◆ Extrait du document:
Le gouvernement de Javier Milei a annoncé un décret visant les étrangers jugés hostiles à l’Argentine. Présentée comme une réponse à une campagne perçue comme anti-argentine, la mesure permettrait à l’avenir de refuser l’entrée sur le territoire à certaines personnes visées par ce critère.

Le texte prévoirait aussi des expulsions pour des ressortissants étrangers déjà présents dans le pays si leurs actes ou leurs propos sont considérés comme dirigés contre l’Argentine. L’exécutif met en avant la défense du pays et de son image, mais l’annonce a surpris par sa formulation et par la portée potentielle des sanctions évoquées.

◆ Énoncé: Poursuivez le texte sur le décret visant les étrangers jugés hostiles à l'Argentine, à partir de sa dernière phrase. Les items qui suivent forment un matériau distinct du texte sur le décret.

◆ Données fournies:
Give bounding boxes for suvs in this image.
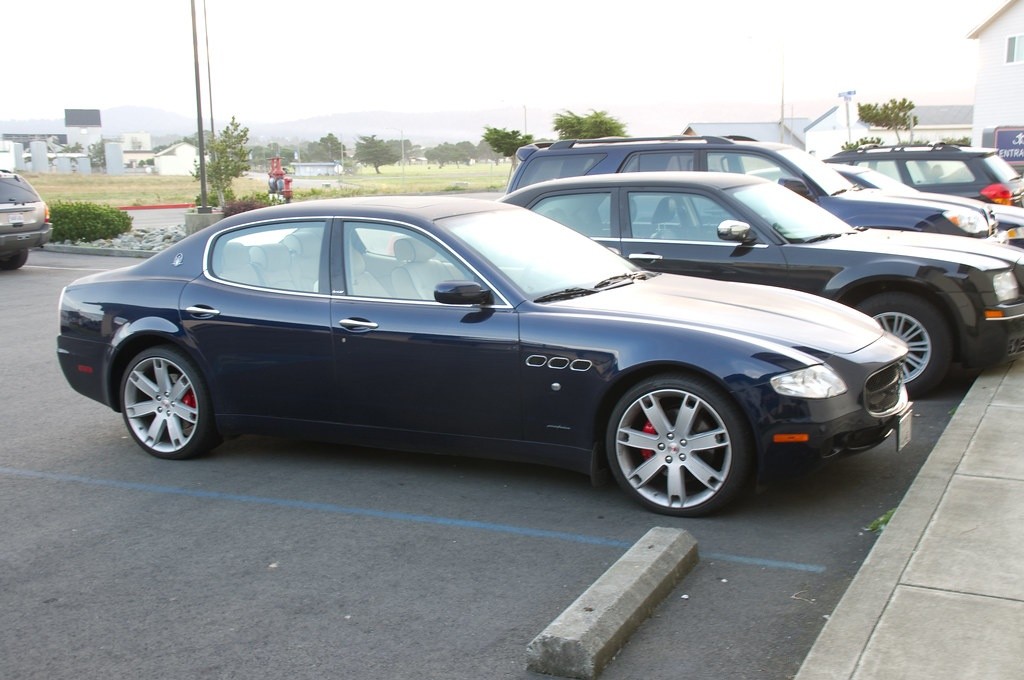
[504,134,1024,268]
[0,169,54,272]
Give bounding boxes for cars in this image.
[822,160,1024,250]
[56,197,914,515]
[451,170,1024,402]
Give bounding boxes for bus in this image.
[784,139,1024,210]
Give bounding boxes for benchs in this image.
[222,227,324,292]
[547,204,605,238]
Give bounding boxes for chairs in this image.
[652,197,678,239]
[390,239,456,302]
[350,248,390,297]
[629,199,640,239]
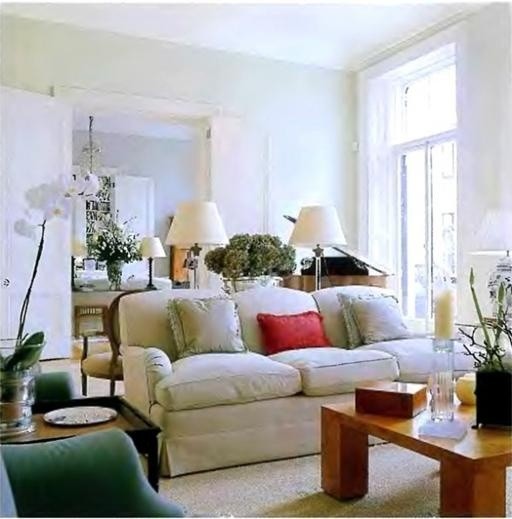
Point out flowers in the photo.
[70,209,145,289]
[0,165,101,428]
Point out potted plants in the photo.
[204,232,297,297]
[456,266,512,433]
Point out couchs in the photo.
[118,286,495,479]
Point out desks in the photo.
[73,254,128,309]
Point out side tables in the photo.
[0,393,164,494]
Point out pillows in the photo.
[164,293,249,358]
[334,291,415,350]
[256,310,334,356]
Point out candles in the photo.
[434,285,454,339]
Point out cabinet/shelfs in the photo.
[283,272,390,291]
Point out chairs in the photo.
[0,427,186,518]
[73,304,124,397]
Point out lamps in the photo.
[134,235,168,292]
[289,204,348,292]
[164,201,232,289]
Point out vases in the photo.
[106,259,123,291]
[0,331,49,438]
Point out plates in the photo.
[43,405,118,427]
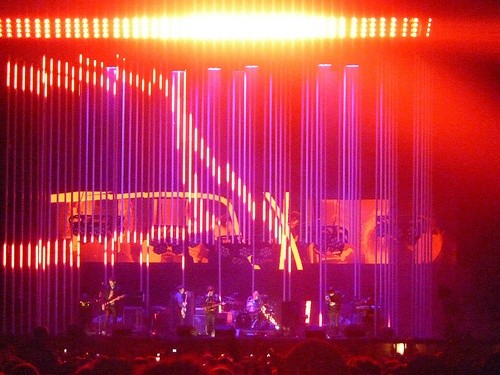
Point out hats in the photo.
[206,286,215,292]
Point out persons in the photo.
[0,340,500,375]
[175,286,189,328]
[216,295,231,312]
[204,286,219,336]
[101,277,125,336]
[249,290,263,332]
[355,291,387,329]
[326,287,342,337]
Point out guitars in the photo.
[101,296,126,310]
[180,290,188,318]
[202,301,228,313]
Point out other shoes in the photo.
[102,331,106,335]
[212,331,216,337]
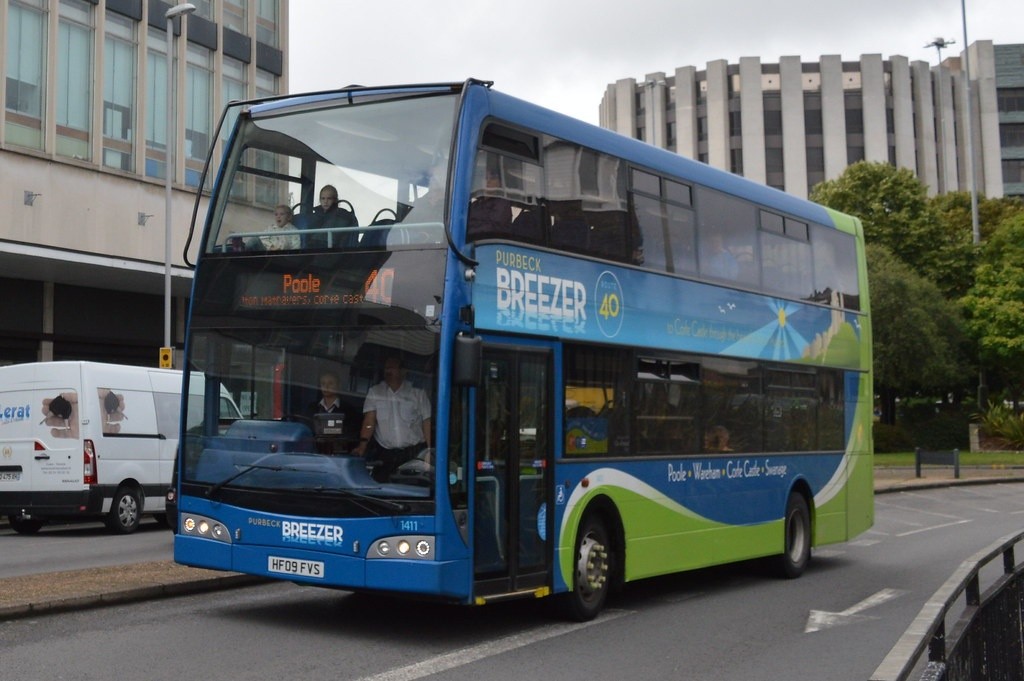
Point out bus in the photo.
[175,77,877,623]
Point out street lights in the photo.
[922,36,956,64]
[158,4,199,368]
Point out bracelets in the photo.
[358,437,368,445]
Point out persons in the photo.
[230,206,300,255]
[350,354,434,465]
[711,424,733,452]
[462,170,511,238]
[303,371,354,440]
[305,185,351,252]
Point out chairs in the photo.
[286,201,314,247]
[360,207,404,247]
[551,208,591,250]
[335,197,360,246]
[512,206,551,240]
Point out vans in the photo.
[0,359,247,534]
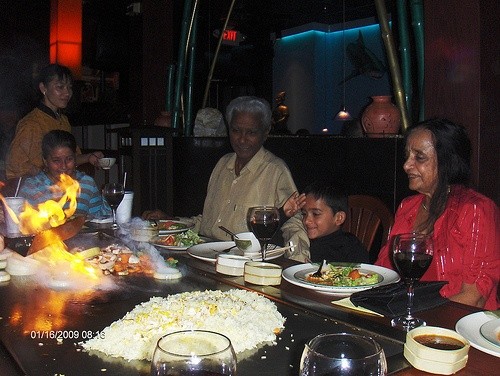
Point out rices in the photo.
[76,287,294,359]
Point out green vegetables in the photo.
[325,264,379,288]
[171,222,203,248]
[134,248,179,267]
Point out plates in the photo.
[479,319,500,348]
[187,241,285,262]
[282,262,401,297]
[455,311,500,359]
[152,220,196,251]
[293,266,384,288]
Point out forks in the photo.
[209,246,237,253]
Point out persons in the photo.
[4,62,106,180]
[140,94,312,266]
[13,130,113,221]
[370,117,500,314]
[259,177,372,264]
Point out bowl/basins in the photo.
[243,262,283,286]
[98,158,117,169]
[234,232,261,255]
[215,254,251,277]
[403,325,470,375]
[132,227,158,242]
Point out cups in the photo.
[115,190,134,225]
[151,329,238,376]
[1,197,26,238]
[298,332,388,376]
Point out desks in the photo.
[171,136,420,223]
[0,215,500,376]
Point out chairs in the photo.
[340,195,393,253]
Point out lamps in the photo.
[49,0,84,74]
[333,0,354,121]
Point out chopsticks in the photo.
[251,245,297,258]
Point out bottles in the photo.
[155,112,171,127]
[361,95,400,139]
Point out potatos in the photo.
[114,252,154,274]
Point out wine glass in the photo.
[390,233,434,331]
[249,207,280,262]
[104,183,125,230]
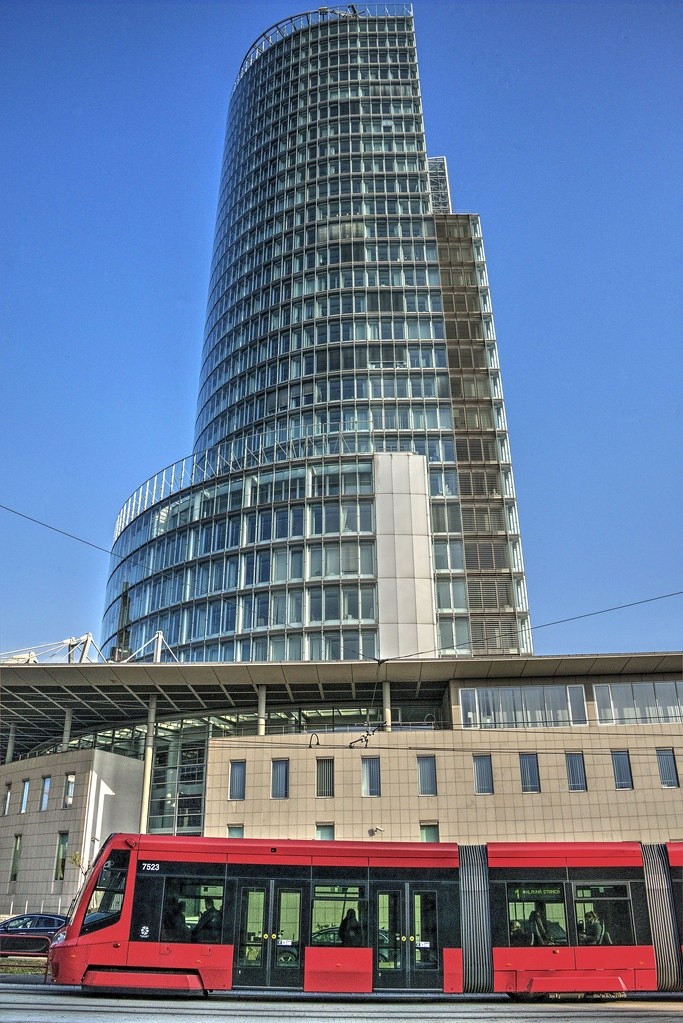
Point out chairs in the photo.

◆ Corrigé:
Cette décision s’inscrit dans un climat politique très tendu autour de Javier Milei, dont la communication repose souvent sur l’affrontement avec ses opposants. Le pouvoir argentin explique agir face à des expressions d’hostilité qu’il juge croissantes, dans une séquence déjà marquée par une forte polarisation.

Le décret soulève toutefois des interrogations sur son application concrète, notamment sur la manière dont sera définie l’hostilité envers le pays. À l’horizon de la Coupe du monde 2026, cette initiative risque d’alimenter le débat en Argentine sur l’immigration, la liberté d’expression et l’usage politique du registre patriotique.